Словом, чем больше я смотрел сейчас, наблюдая все знакомое и забытое, встречающееся мне по пути, чем больше я пропускал это обновленное впечатление через призму человека, вернувшегося из-за границы, тем больше я ощущал в себе патриота. Я понял, что не желчь, а боль души, большая любовь к России, глубокое понимание ее ценности и недостатков заставляли Чацкого бичевать тех, кто портит нашу жизнь и задерживает ее развитие.
Но вот из ворот соседнего особняка, точно протискиваясь через щель, выползает огромная карета, в которой возят икону Иверской божьей матери.
— Ба! Это шестиместная Тугоуховских,— мелькнуло у меня в голове. — В такой же карете почтенная Амфиса Ниловна “час битый ехала с Покровки” на бал к Фамусову. И у нее, вероятно, был такой же форейтор, такой же выездной на облучке. И он так же держался за ремни, чтоб не упасть. Только тогда у кучера не было бабьей повязки на обнаженной голове. В таком же рыдване ехал и Чацкий из-за границы.
Карета нырнула в глубокий ухаб, накренилась, заскрипела и точно зарылась в яму. И снова вспомнилось мне мое путешествие на перекладных и чувственный смысл слов:
...не вспомнюсь, без души,
Я сорок пять часов, глаз мигом не прищуря,
Верст больше семи сот пронесся, ветер, буря...
Семьсот верст за один мах в такой карете — шутка сказать! Надо очень любить Софью и стремиться к ней, чтоб так спешить, не жалея своих боков. При этом я хоть и не ощутил самой боли боков, но получил о ней какое-то чувственное представление, точно суфлер, сидящий внутри, подсказал мне.
— А, здравствуйте,— машинально крикнул я и поклонился кому-то, не успев даже опомниться.

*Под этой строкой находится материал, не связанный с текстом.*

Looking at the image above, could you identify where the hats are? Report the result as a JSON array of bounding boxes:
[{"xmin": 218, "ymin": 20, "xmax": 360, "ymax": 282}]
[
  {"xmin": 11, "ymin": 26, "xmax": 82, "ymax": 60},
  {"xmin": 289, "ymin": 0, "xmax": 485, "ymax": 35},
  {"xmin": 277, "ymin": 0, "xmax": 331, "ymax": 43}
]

— Кто это? Ах, да! Известный летчик и автомобилист.
Казалось бы, это анахронизм! Вся иллюзия должна разлететься от него. Ничуть! Повторяю, дело не в эпохе и не в быте, а в чувстве влюбленного, в ощущении вернувшегося на родину патриота. Разве у влюбленного не может быть родственник летчик?! Разве вернувшийся на родину патриот не может встретиться с автомобилистом?! Однако странно, почему-то я не узнал своей обычной манеры кланяться. Вышло как-то иначе. Уж не так ли кланяется сам Чацкий?